Dataset excerpts -
____

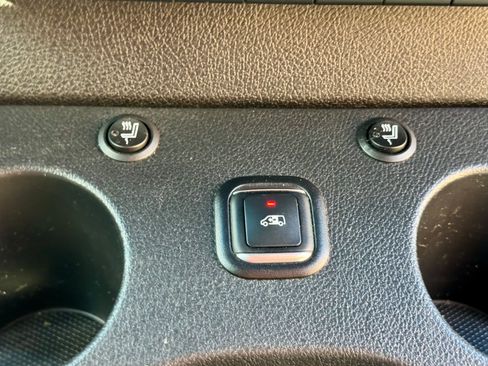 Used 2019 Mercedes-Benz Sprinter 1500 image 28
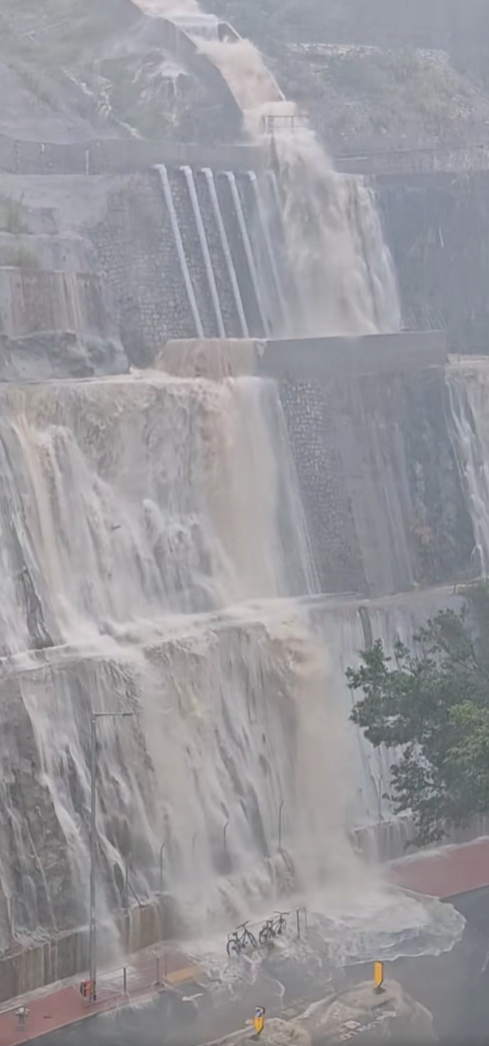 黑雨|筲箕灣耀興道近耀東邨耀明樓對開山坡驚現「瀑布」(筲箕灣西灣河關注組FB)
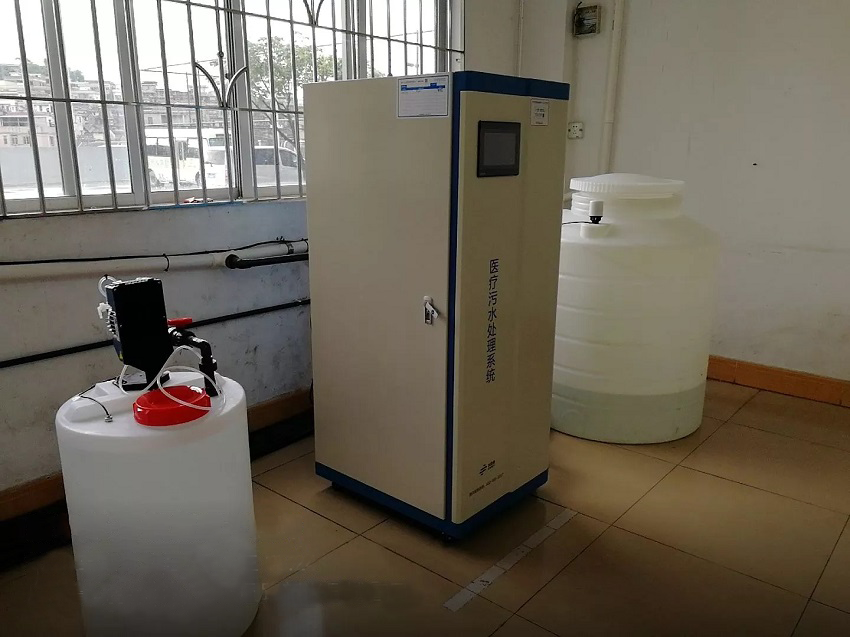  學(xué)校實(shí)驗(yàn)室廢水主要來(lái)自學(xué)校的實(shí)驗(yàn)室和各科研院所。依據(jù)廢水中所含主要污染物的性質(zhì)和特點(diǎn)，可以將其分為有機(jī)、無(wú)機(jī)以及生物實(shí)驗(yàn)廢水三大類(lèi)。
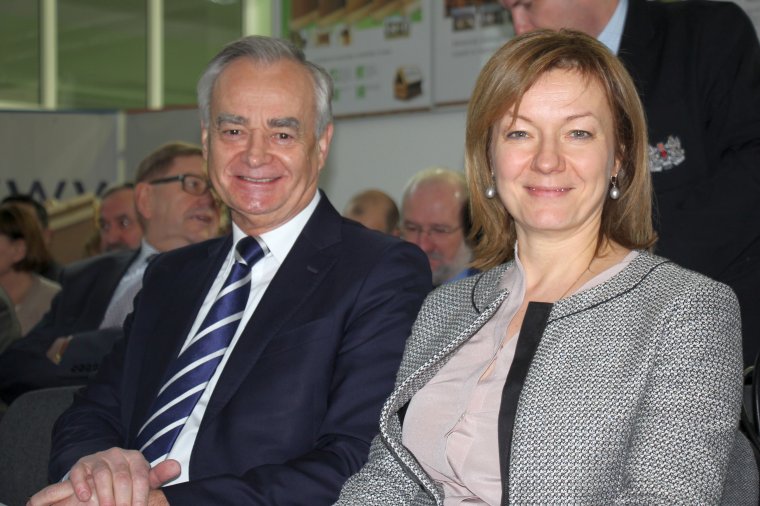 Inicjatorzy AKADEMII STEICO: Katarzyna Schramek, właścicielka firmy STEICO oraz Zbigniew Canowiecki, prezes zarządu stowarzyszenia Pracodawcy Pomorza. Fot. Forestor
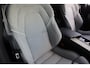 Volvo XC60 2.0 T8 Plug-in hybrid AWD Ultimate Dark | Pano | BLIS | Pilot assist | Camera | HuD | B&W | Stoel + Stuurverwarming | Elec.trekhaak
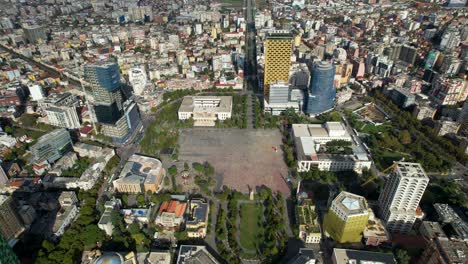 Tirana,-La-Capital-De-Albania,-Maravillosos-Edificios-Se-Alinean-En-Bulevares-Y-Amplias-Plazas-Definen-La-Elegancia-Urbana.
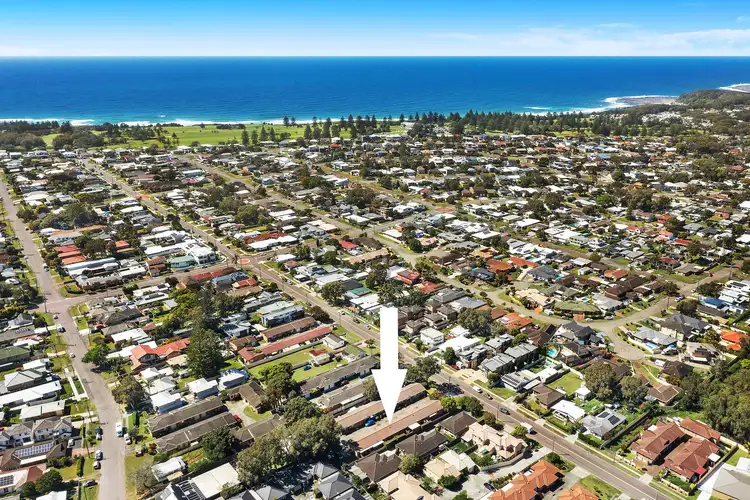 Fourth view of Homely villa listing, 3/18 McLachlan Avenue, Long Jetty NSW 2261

____

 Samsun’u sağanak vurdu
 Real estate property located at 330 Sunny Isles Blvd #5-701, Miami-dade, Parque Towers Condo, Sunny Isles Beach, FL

____

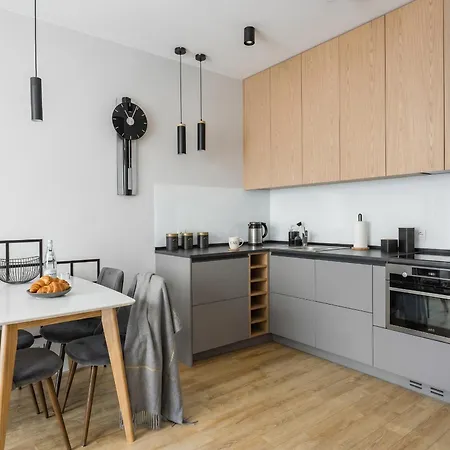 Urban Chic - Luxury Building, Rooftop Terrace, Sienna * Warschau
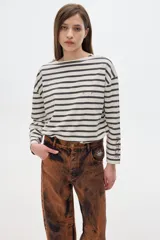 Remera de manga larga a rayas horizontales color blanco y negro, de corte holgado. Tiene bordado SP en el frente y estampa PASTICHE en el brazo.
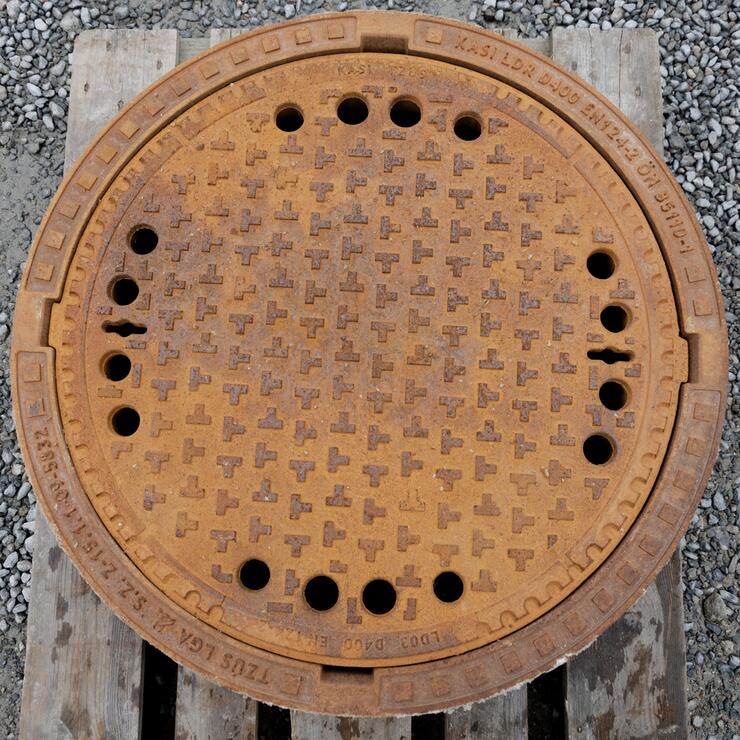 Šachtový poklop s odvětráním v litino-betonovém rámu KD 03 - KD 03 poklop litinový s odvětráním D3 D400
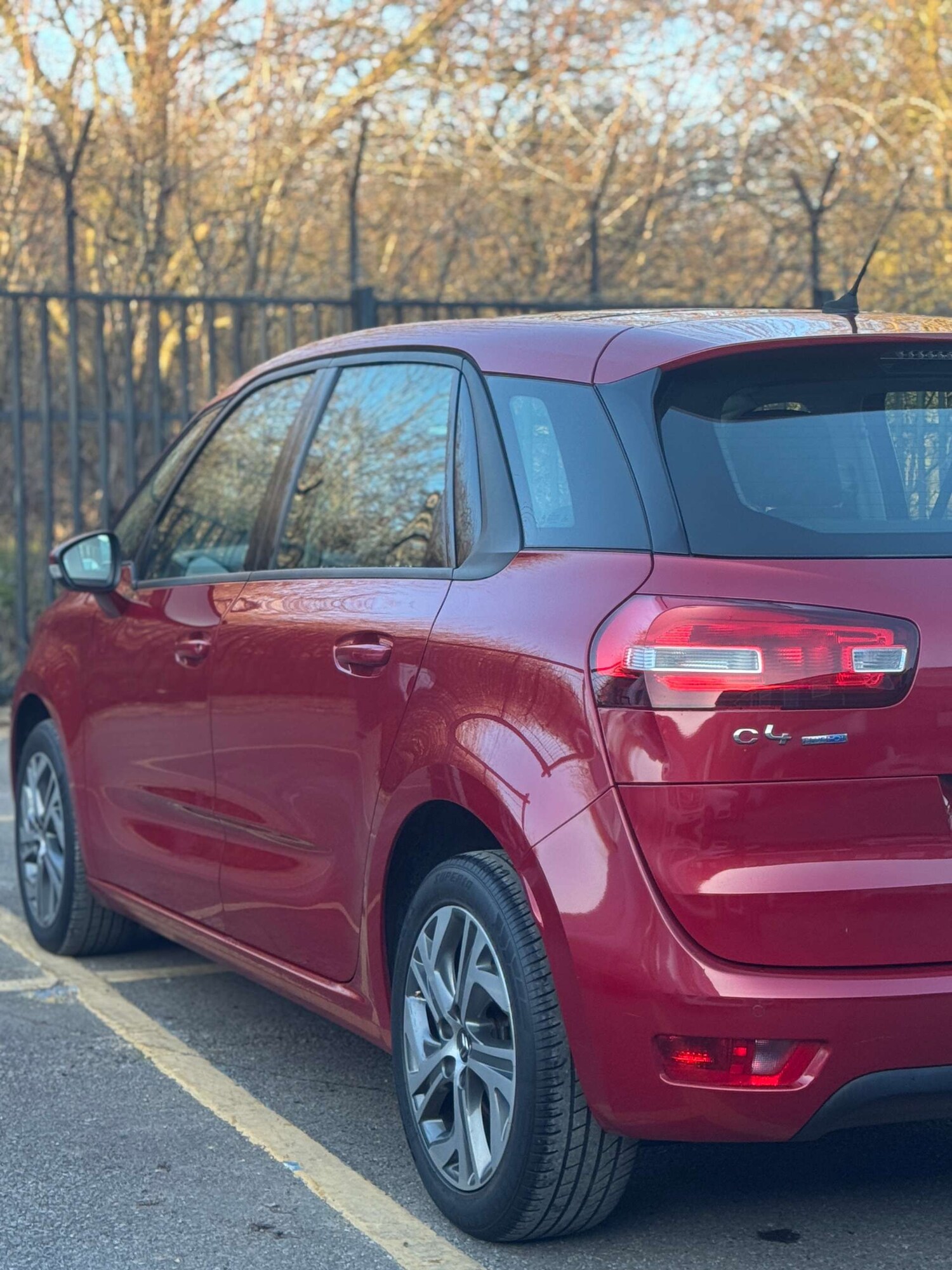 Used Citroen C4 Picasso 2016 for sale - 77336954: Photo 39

____

Exactly the lines starting at the one above with "Used 2019 Mercedes-Benz" and ending at the one with "Fourth view of" should be printed, and nothing else. Omit the pictures.

 Used 2019 Mercedes-Benz Sprinter 1500 image 28
 黑雨|筲箕灣耀興道近耀東邨耀明樓對開山坡驚現「瀑布」(筲箕灣西灣河關注組FB)
  學(xué)校實(shí)驗(yàn)室廢水主要來(lái)自學(xué)校的實(shí)驗(yàn)室和各科研院所。依據(jù)廢水中所含主要污染物的性質(zhì)和特點(diǎn)，可以將其分為有機(jī)、無(wú)機(jī)以及生物實(shí)驗(yàn)廢水三大類(lèi)。
 Inicjatorzy AKADEMII STEICO: Katarzyna Schramek, właścicielka firmy STEICO oraz Zbigniew Canowiecki, prezes zarządu stowarzyszenia Pracodawcy Pomorza. Fot. Forestor
 Volvo XC60 2.0 T8 Plug-in hybrid AWD Ultimate Dark | Pano | BLIS | Pilot assist | Camera | HuD | B&W | Stoel + Stuurverwarming | Elec.trekhaak
 Tirana,-La-Capital-De-Albania,-Maravillosos-Edificios-Se-Alinean-En-Bulevares-Y-Amplias-Plazas-Definen-La-Elegancia-Urbana.
 Fourth view of Homely villa listing, 3/18 McLachlan Avenue, Long Jetty NSW 2261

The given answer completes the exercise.